Several weeks ago, local Tea Party Patriots met in a public rental room at N.W. Benicia’s Hastings Drive Fire Station. I counted about fifty people attending. Key members wore red tee-shirts with “Tea Party Patriots” printed in white letters on each front. I couldn’t guess where all the young people were. Maybe some other chapter? Another town? These folks were notably senior. I saw no more than ten people of age forty or younger. Some of these were children with their parents. Gray hair and eyeglasses typified this audience along with some extra weight. I noticed one, middle-aged black man and maybe half a dozen of intermediate color or Latino extraction. Most were lily-white. They looked like decent, well established folks, home-owners, half or more of them retired perhaps from small business, solid trades or professions. “TP Patriots” claim distinction from other TPs, such as the Tea Party Express, all non-partisan “educators”, to be sure.

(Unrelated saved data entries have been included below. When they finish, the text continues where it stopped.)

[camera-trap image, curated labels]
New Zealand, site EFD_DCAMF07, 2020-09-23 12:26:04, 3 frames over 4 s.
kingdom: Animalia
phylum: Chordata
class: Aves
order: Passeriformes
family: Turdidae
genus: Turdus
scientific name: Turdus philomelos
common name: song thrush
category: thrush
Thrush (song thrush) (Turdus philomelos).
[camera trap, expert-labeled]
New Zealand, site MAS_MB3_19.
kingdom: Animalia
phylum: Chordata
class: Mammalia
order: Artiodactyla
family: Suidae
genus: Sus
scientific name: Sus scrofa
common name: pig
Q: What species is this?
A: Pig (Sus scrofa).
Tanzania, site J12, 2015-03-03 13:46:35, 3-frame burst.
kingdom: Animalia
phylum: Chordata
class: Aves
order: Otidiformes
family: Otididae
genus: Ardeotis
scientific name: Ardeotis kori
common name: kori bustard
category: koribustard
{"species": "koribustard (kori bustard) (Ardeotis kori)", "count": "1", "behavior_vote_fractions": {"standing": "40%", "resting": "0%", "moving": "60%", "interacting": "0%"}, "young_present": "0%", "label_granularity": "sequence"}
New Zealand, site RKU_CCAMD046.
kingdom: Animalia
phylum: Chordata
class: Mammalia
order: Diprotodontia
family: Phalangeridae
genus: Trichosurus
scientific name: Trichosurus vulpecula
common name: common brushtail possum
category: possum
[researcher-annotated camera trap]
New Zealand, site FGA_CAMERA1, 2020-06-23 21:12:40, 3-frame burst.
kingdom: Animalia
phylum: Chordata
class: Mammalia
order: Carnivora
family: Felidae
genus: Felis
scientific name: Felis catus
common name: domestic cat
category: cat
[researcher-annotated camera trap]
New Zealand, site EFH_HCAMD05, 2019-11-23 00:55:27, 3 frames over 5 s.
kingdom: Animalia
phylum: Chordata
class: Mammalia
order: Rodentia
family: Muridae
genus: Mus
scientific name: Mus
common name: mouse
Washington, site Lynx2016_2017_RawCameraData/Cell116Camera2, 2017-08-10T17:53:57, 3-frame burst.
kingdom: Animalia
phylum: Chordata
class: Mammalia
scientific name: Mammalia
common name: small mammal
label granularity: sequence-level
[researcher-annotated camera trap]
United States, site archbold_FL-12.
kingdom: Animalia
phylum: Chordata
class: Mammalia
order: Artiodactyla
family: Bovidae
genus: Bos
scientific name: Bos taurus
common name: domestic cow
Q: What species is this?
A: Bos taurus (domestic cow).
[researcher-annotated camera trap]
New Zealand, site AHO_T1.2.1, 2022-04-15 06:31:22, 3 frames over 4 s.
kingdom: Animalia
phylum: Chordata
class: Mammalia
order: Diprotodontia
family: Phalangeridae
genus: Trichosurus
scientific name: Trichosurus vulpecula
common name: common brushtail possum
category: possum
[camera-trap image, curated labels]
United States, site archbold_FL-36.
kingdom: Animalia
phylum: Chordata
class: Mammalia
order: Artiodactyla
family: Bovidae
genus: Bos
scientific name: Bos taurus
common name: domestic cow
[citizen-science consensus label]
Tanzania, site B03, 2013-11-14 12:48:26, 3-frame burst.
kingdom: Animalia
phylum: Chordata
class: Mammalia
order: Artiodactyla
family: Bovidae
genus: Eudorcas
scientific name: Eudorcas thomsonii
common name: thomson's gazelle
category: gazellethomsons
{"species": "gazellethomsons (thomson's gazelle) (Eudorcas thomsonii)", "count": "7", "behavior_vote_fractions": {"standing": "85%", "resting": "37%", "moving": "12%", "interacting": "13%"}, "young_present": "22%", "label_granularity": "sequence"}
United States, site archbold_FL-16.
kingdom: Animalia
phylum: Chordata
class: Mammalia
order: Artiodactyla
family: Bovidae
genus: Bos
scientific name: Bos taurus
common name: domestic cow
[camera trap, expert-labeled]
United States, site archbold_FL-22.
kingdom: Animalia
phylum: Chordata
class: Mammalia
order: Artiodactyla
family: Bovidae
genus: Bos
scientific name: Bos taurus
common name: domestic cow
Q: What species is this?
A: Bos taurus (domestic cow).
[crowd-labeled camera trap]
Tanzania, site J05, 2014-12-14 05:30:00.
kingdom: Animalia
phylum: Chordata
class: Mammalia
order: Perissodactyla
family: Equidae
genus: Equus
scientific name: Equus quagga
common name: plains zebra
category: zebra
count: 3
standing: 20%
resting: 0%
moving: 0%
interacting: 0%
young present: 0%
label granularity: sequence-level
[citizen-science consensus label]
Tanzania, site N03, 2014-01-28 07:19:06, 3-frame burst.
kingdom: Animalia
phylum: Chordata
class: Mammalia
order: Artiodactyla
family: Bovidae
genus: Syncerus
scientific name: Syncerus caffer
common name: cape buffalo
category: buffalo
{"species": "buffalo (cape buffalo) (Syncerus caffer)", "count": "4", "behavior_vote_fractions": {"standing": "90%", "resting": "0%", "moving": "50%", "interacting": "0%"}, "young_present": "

I could well believe few if any regarded themselves as racist or intolerant, yet it was clear that members of local minorities and young adults were not drawn to this group or its goals. Benicia Tea Party Patriots claim not to be partisan or racist, but their only uniformity seems to be the red shirt. It doesn’t take deep research to find standard GOP and Libertarian notions and wishes behind the patriotic masks. It doesn’t seem credible that plain, old racism plays no part in all that detestation for Obama they can’t hide.
Peter Baker and his wife, who head the local group, were present but not introduced, to my recollection. The meeting began with a rather stumbling recitation at least twelve minutes long by an elder gentleman, of Patrick Henry’s famous “Give Me Liberty Or Give Me Death” speech to the Virginia House of Burgesses. First, I suppressed my laughter, then I suppressed my yawns. This was almost too stirring to stay awake for. Next, Mr. Scott Dupries, a local health insurance executive, spoke on the new Health Care Reform law. He was clear and non-pejorative. Though he felt opposed to much of it, he admired the orderly way it was set up to unfold through several years to come.
The meeting broke for refreshment and schmoozing. A final fifteen or twenty minutes after reconvening was to be devoted to open discussion. I felt no urge to sit longer in that folding chair and left, guessing the discussion would consist of whining, war-cry and no debate whatsoever. Later report from a friend verified a mild uproar ensued, putting me in mind of Patrol Room Meetings in my 1940s Boy Scout Troop monthlies; too unruly to be productive, much less fun for any but the loudest clowns.